⟨
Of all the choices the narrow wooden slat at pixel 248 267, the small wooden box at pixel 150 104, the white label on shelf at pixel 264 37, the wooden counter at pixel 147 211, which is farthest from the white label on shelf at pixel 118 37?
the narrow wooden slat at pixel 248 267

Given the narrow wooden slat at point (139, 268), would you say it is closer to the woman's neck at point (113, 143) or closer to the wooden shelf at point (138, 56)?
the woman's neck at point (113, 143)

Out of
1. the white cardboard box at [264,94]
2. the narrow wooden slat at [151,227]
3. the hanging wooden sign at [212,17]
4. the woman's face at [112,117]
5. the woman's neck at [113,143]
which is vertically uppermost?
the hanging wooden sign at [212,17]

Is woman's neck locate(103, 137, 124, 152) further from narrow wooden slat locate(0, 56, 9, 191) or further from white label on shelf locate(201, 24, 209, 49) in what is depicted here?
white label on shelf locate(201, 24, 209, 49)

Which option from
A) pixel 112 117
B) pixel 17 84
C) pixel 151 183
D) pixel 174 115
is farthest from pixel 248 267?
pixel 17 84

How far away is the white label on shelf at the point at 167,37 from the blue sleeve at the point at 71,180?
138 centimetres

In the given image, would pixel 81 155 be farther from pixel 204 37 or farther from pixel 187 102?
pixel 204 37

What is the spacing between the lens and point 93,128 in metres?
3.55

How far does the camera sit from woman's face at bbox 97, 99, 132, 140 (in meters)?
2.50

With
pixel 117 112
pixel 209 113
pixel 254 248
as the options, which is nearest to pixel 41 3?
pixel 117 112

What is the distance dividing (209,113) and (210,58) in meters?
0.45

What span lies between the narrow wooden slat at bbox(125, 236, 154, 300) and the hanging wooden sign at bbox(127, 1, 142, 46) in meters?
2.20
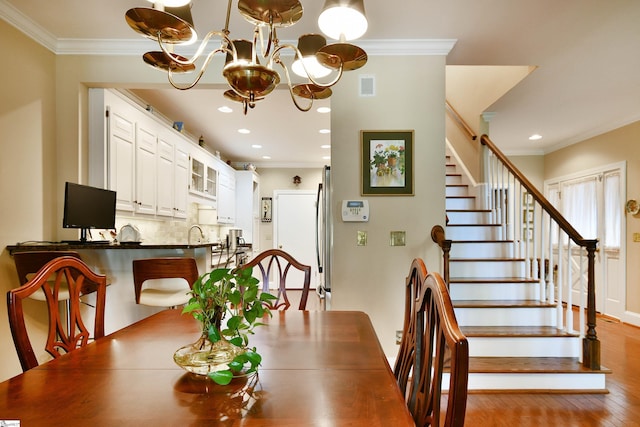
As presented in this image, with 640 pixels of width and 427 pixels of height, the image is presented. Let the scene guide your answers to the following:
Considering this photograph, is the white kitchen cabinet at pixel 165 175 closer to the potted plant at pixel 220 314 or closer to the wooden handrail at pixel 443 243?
the wooden handrail at pixel 443 243

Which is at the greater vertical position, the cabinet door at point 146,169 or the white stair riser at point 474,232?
the cabinet door at point 146,169

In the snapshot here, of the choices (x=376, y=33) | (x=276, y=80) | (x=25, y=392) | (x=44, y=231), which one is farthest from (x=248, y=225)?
(x=25, y=392)

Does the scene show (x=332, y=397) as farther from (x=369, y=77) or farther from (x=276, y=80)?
(x=369, y=77)

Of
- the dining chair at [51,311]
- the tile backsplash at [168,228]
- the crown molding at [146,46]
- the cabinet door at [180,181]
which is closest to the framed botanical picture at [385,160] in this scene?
the crown molding at [146,46]

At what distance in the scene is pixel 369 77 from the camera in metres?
2.87

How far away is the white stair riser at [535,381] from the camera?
2.55m

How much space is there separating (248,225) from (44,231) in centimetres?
423

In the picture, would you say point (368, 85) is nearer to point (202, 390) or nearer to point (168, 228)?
point (202, 390)

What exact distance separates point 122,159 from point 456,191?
3.87 metres

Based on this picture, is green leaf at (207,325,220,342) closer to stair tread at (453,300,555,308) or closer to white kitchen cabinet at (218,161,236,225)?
stair tread at (453,300,555,308)

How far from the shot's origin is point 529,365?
2617 millimetres

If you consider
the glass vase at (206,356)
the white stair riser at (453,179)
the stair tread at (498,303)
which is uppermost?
the white stair riser at (453,179)

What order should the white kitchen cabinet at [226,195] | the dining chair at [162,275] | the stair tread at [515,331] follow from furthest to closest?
the white kitchen cabinet at [226,195] < the stair tread at [515,331] < the dining chair at [162,275]

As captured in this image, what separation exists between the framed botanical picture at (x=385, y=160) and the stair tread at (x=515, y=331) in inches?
48.6
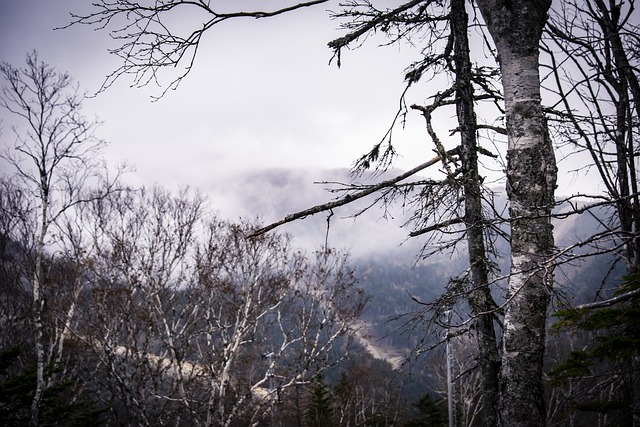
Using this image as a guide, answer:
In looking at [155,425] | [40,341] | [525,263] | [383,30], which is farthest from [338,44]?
[155,425]

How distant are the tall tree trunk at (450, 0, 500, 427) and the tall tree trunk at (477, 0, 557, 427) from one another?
1202 mm

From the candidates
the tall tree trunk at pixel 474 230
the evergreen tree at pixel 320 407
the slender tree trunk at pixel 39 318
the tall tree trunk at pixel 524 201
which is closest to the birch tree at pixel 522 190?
the tall tree trunk at pixel 524 201

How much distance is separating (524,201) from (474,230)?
2.00 meters

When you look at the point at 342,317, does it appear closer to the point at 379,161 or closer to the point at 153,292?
the point at 153,292

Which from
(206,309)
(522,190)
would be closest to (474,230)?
(522,190)

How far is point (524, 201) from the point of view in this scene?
6.26 ft

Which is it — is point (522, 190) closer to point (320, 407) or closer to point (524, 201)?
point (524, 201)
⟩
Reproduce the listing above exactly, excluding all pictures.

Of all the choices the narrow wooden slat at pixel 248 267, the small wooden box at pixel 150 104, the white label on shelf at pixel 264 37, the wooden counter at pixel 147 211, which is farthest from the white label on shelf at pixel 118 37?
the narrow wooden slat at pixel 248 267

Given the narrow wooden slat at point (139, 268), would you say it is closer to the woman's neck at point (113, 143) or closer to the wooden shelf at point (138, 56)?
the woman's neck at point (113, 143)

Out of
1. the white cardboard box at [264,94]
2. the narrow wooden slat at [151,227]
3. the hanging wooden sign at [212,17]
4. the woman's face at [112,117]
5. the woman's neck at [113,143]
which is vertically uppermost?
the hanging wooden sign at [212,17]

Is woman's neck locate(103, 137, 124, 152) further from narrow wooden slat locate(0, 56, 9, 191) or further from white label on shelf locate(201, 24, 209, 49) in what is depicted here?
white label on shelf locate(201, 24, 209, 49)

Which option from
A) pixel 112 117
B) pixel 17 84
C) pixel 151 183
D) pixel 174 115
is farthest from pixel 248 267?
pixel 17 84

How far away is the white label on shelf at the point at 167,37 from the blue sleeve at the point at 71,180?
138 centimetres

In the given image, would pixel 81 155 be farther from pixel 204 37 or farther from pixel 187 102?
pixel 204 37

What is the spacing between the lens and point 93,128 in metres?
3.55

How far does the camera sit from woman's face at bbox 97, 99, 132, 140 (in meters)?
2.50

With
pixel 117 112
pixel 209 113
pixel 254 248
as the options, which is nearest to pixel 41 3?
pixel 117 112

What is the distance dividing (209,113) and (210,58) in meters?
0.45

What span lies between the narrow wooden slat at bbox(125, 236, 154, 300) and the hanging wooden sign at bbox(127, 1, 142, 46) in meters?
2.20
As presented in this image, with 640 pixels of width and 427 pixels of height, the image is presented. Let the scene guide your answers to the following:
Considering this photograph, is the white kitchen cabinet at pixel 165 175 closer to the potted plant at pixel 220 314 or closer to the wooden handrail at pixel 443 243?
the wooden handrail at pixel 443 243

Which is at the greater vertical position, the cabinet door at point 146,169 or the white stair riser at point 474,232?
the cabinet door at point 146,169

In the snapshot here, of the choices (x=376, y=33) | (x=276, y=80) | (x=25, y=392) | (x=44, y=231), which one is farthest from (x=248, y=225)?
(x=25, y=392)

Does the scene show (x=332, y=397) as farther from (x=369, y=77) or farther from (x=276, y=80)?
(x=369, y=77)

Of
- the dining chair at [51,311]
- the tile backsplash at [168,228]
- the crown molding at [146,46]
- the cabinet door at [180,181]
which is closest to the framed botanical picture at [385,160] in this scene?
the crown molding at [146,46]

At what distance in the scene is pixel 369 77 from the camera in metres?
2.87

How far away is the white stair riser at [535,381] from the camera?
2.55m

How much space is there separating (248,225) from (44,231) in centimetres?
423

In the picture, would you say point (368, 85) is nearer to point (202, 390) or nearer to point (168, 228)?
point (202, 390)

What exact distance separates point 122,159 from point 456,191?
3.87 metres

Based on this picture, is green leaf at (207,325,220,342) closer to stair tread at (453,300,555,308) or closer to white kitchen cabinet at (218,161,236,225)?
stair tread at (453,300,555,308)

How far from the shot's origin is point 529,365?
2617 millimetres

If you consider
the glass vase at (206,356)
the white stair riser at (453,179)
the stair tread at (498,303)
which is uppermost?
the white stair riser at (453,179)

What order should the white kitchen cabinet at [226,195] | the dining chair at [162,275] | the stair tread at [515,331] follow from furthest to closest?
the white kitchen cabinet at [226,195] < the stair tread at [515,331] < the dining chair at [162,275]

As captured in this image, what separation exists between the framed botanical picture at (x=385, y=160) and the stair tread at (x=515, y=331) in inches?
48.6
Using this image as a guide, answer:
In looking at [155,425] | [40,341] | [525,263] | [383,30], which is farthest from [338,44]?
[155,425]

How distant are the tall tree trunk at (450, 0, 500, 427) and the tall tree trunk at (477, 0, 557, 427) from one another?
1202 mm

From the candidates
the tall tree trunk at pixel 474 230
the evergreen tree at pixel 320 407
the slender tree trunk at pixel 39 318
the tall tree trunk at pixel 524 201
which is closest to the birch tree at pixel 522 190?
the tall tree trunk at pixel 524 201

How much distance is separating (524,201) from (474,230)?
2.00 meters

When you look at the point at 342,317, does it appear closer to the point at 379,161 or closer to the point at 153,292?
the point at 153,292

Which from
(206,309)
(522,190)
would be closest to (474,230)?
(522,190)

How far is point (524, 201) from the point of view in this scene?
6.26 ft

Which is it — is point (522, 190) closer to point (320, 407) or closer to point (524, 201)?
point (524, 201)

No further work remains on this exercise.